On December 16, 2016, Wilcox's hand-picked choice for UC Riverside executive vice-chancellor and provost, Paul D'Anieri, resigned rather than face a vote of no confidence by the Faculty Senate. The faculty strongly objected to the "top-down" management style fostered by Wilcox and D'Anieri, to their incompetent handling of new faculty hires, and to the "climate of fear and mistrust" they had generated on campus. Despite claiming that "D'Anieri should not be blamed for decisions... that were made collectively by senior administrators", Wilcox accepted his subordinate's resignation.
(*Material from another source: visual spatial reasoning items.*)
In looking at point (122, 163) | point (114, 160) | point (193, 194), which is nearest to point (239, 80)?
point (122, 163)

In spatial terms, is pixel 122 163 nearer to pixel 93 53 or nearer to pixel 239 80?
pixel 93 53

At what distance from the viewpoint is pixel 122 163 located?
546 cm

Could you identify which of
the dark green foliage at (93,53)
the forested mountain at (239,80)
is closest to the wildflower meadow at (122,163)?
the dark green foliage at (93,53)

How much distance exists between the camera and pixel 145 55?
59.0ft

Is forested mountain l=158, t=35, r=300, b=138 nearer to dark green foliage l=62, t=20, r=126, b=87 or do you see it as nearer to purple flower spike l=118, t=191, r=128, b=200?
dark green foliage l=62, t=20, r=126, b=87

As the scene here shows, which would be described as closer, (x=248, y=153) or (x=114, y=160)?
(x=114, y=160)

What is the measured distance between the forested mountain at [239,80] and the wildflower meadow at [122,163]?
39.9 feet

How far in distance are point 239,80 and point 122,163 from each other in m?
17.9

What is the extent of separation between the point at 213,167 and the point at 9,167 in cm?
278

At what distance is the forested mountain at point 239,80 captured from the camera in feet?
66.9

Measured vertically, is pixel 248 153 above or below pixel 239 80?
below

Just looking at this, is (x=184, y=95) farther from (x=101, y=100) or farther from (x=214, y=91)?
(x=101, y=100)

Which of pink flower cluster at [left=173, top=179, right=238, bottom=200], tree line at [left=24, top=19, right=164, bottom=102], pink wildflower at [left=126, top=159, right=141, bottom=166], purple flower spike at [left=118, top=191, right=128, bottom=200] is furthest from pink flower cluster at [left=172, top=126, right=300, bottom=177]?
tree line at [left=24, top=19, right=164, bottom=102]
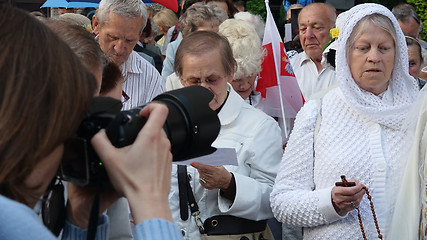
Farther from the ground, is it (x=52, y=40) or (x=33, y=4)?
(x=52, y=40)

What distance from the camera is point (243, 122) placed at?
3422 millimetres

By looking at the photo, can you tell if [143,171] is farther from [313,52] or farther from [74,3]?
[74,3]

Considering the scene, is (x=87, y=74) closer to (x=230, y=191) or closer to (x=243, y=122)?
(x=230, y=191)

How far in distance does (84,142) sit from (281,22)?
8743 mm

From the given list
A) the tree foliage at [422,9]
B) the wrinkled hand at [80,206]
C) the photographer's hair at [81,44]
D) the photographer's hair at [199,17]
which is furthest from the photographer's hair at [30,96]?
the tree foliage at [422,9]

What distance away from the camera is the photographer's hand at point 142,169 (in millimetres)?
1415

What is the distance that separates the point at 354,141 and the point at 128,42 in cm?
192

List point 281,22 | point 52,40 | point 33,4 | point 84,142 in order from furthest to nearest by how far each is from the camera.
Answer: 1. point 33,4
2. point 281,22
3. point 84,142
4. point 52,40

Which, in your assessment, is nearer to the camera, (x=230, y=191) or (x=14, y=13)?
(x=14, y=13)

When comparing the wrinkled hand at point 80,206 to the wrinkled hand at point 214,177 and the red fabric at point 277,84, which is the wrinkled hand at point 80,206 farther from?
the red fabric at point 277,84

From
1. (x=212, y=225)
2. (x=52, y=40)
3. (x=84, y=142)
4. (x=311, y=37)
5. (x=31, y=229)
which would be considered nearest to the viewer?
(x=31, y=229)

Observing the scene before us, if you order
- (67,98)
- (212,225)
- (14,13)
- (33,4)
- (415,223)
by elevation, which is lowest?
(33,4)

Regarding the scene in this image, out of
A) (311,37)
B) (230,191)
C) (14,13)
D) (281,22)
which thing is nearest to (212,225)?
(230,191)

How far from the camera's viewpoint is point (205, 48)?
11.6 feet
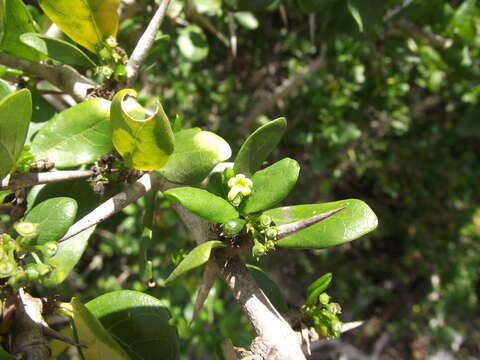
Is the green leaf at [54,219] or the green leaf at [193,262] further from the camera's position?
the green leaf at [54,219]

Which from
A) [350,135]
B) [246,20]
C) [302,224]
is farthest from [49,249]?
[350,135]

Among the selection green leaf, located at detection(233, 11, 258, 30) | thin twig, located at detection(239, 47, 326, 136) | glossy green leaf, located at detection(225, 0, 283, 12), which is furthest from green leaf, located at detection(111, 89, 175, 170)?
thin twig, located at detection(239, 47, 326, 136)

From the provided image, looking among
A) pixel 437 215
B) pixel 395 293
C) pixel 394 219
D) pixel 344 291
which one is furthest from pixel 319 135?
pixel 395 293

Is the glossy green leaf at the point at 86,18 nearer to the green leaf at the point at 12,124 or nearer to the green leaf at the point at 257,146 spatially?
the green leaf at the point at 12,124

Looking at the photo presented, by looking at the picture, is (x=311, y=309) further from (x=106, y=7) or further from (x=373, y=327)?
(x=373, y=327)

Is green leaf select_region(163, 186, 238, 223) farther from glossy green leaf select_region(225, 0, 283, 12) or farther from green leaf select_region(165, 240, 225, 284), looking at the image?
glossy green leaf select_region(225, 0, 283, 12)

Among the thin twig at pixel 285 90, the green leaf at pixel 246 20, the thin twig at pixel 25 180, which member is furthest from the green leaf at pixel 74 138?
the thin twig at pixel 285 90

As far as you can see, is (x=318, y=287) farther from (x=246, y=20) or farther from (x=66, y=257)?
(x=246, y=20)
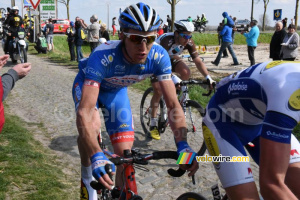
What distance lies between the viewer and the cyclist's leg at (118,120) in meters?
3.48

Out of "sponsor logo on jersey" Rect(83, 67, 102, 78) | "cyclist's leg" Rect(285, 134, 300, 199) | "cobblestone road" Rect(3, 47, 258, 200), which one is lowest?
"cobblestone road" Rect(3, 47, 258, 200)

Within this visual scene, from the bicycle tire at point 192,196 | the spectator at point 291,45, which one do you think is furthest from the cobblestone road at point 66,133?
the spectator at point 291,45

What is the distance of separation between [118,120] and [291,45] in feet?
32.8

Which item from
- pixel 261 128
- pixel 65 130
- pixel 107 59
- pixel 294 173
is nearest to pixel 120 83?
pixel 107 59

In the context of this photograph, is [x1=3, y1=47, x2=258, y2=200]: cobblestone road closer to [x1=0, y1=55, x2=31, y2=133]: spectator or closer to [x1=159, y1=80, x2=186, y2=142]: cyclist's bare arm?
[x1=159, y1=80, x2=186, y2=142]: cyclist's bare arm

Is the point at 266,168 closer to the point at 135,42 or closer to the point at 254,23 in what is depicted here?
the point at 135,42

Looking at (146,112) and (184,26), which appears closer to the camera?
(184,26)

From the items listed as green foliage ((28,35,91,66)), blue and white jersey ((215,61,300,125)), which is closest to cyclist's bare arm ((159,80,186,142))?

A "cluster hiring" initiative spearheaded by Wilcox and D'Anieri had drawn sharp criticism from the Faculty Senate for its extremely poor planning and lack of transparency. A survey of the faculty in early 2016 found widespread agreement that the initiative had been poorly conceived and mismanaged. One professor commented that "The faculty, as far as I can tell, overwhelmingly loathes and resents the cluster hiring plan.... It threatens to inflict damage to academic programs on this campus that may take literally decades to undo – if it can be undone." At the November 29 town hall meeting, faculty complained that new hires had been brought in without sufficient investment in infrastructure, leading to a serious shortage of office and laboratory space and a strain on existing facilities. As a result of these criticisms, Wilcox was forced to declare an immediate moratorium on any major new initiatives at UC Riverside.